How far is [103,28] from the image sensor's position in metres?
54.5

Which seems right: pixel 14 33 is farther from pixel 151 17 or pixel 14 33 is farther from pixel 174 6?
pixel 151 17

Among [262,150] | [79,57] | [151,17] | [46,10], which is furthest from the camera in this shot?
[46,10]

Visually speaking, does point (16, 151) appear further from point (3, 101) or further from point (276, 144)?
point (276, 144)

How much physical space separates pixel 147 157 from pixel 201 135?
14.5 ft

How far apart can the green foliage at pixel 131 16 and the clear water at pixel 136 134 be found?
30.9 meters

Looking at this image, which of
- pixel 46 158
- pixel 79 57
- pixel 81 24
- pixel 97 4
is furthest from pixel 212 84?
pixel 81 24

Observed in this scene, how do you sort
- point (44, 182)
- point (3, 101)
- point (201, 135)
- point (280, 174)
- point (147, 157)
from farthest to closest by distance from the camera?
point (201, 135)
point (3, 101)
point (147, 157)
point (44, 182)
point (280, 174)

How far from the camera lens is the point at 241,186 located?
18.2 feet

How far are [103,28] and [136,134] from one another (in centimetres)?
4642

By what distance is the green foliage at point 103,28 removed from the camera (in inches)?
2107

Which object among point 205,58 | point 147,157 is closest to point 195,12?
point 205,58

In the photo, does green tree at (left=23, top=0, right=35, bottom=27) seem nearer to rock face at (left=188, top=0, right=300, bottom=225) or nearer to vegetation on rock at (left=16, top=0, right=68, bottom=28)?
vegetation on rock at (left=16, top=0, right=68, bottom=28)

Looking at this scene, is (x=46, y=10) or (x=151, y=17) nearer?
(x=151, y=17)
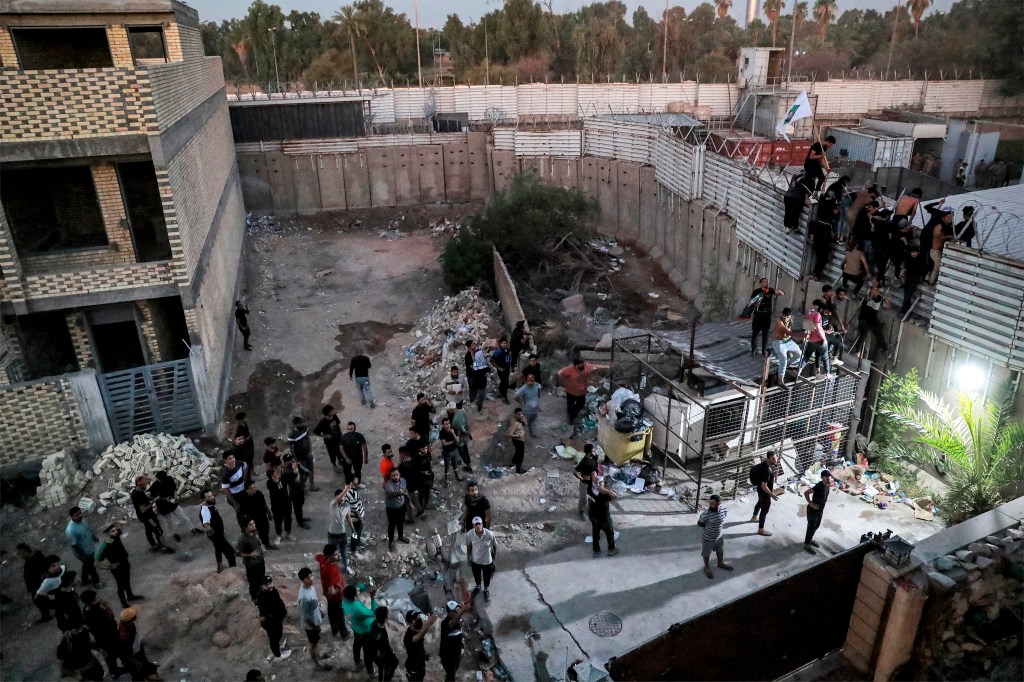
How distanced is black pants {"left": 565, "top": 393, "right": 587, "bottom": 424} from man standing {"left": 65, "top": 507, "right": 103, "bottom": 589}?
6.78 meters

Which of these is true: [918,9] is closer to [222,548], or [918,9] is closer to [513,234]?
[513,234]

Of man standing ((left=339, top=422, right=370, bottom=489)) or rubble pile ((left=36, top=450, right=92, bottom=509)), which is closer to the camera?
man standing ((left=339, top=422, right=370, bottom=489))

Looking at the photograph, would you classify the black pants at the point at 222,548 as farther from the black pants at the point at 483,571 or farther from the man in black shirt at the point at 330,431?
the black pants at the point at 483,571

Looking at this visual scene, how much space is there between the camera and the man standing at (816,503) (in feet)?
27.2

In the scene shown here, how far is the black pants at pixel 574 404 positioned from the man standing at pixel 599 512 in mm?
2733

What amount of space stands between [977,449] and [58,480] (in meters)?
12.5

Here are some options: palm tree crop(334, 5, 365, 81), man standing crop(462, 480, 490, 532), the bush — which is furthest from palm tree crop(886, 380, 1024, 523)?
palm tree crop(334, 5, 365, 81)

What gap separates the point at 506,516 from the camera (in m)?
9.59

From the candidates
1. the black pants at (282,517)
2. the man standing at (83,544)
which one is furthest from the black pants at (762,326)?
the man standing at (83,544)

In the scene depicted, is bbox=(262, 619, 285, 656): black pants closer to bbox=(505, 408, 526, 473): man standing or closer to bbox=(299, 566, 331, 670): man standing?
bbox=(299, 566, 331, 670): man standing

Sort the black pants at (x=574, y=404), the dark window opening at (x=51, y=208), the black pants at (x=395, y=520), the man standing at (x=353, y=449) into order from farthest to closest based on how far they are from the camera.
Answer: the dark window opening at (x=51, y=208) < the black pants at (x=574, y=404) < the man standing at (x=353, y=449) < the black pants at (x=395, y=520)

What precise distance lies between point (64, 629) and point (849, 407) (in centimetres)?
1027

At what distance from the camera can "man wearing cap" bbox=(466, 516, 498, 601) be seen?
304 inches

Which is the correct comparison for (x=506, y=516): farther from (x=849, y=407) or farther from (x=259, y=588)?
(x=849, y=407)
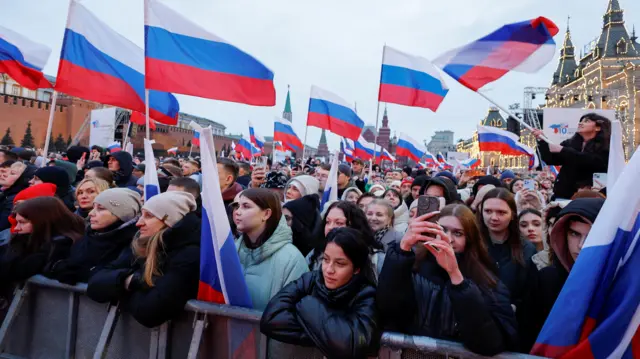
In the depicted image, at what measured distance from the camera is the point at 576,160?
4707 mm

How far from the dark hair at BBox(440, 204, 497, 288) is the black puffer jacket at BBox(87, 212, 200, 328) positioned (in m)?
1.63

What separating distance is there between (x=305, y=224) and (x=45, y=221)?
2152 millimetres

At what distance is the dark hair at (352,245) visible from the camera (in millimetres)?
2557

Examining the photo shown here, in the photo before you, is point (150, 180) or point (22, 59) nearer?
point (150, 180)

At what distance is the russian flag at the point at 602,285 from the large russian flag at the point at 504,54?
3414mm

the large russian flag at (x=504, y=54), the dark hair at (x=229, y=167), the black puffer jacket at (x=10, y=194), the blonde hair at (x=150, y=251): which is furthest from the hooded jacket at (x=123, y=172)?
the large russian flag at (x=504, y=54)

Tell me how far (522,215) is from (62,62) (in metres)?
5.37

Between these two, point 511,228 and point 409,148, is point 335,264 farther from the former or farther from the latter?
point 409,148

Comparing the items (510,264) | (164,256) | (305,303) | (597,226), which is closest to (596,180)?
(510,264)

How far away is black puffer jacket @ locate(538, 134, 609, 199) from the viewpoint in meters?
4.66

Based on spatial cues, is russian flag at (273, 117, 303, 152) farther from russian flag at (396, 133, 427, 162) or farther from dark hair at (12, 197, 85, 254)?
dark hair at (12, 197, 85, 254)

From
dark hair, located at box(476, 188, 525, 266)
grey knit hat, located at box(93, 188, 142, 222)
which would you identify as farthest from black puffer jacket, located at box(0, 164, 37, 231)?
dark hair, located at box(476, 188, 525, 266)

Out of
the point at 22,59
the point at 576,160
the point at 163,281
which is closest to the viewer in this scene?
the point at 163,281

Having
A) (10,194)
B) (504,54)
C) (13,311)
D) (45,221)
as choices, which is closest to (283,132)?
(10,194)
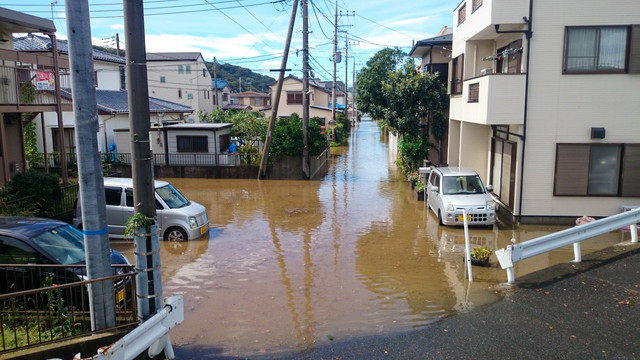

--------------------------------

_Task requirements_
How many lines in the records above contain the word "flag"? Reply with the number only.

_Written response_
4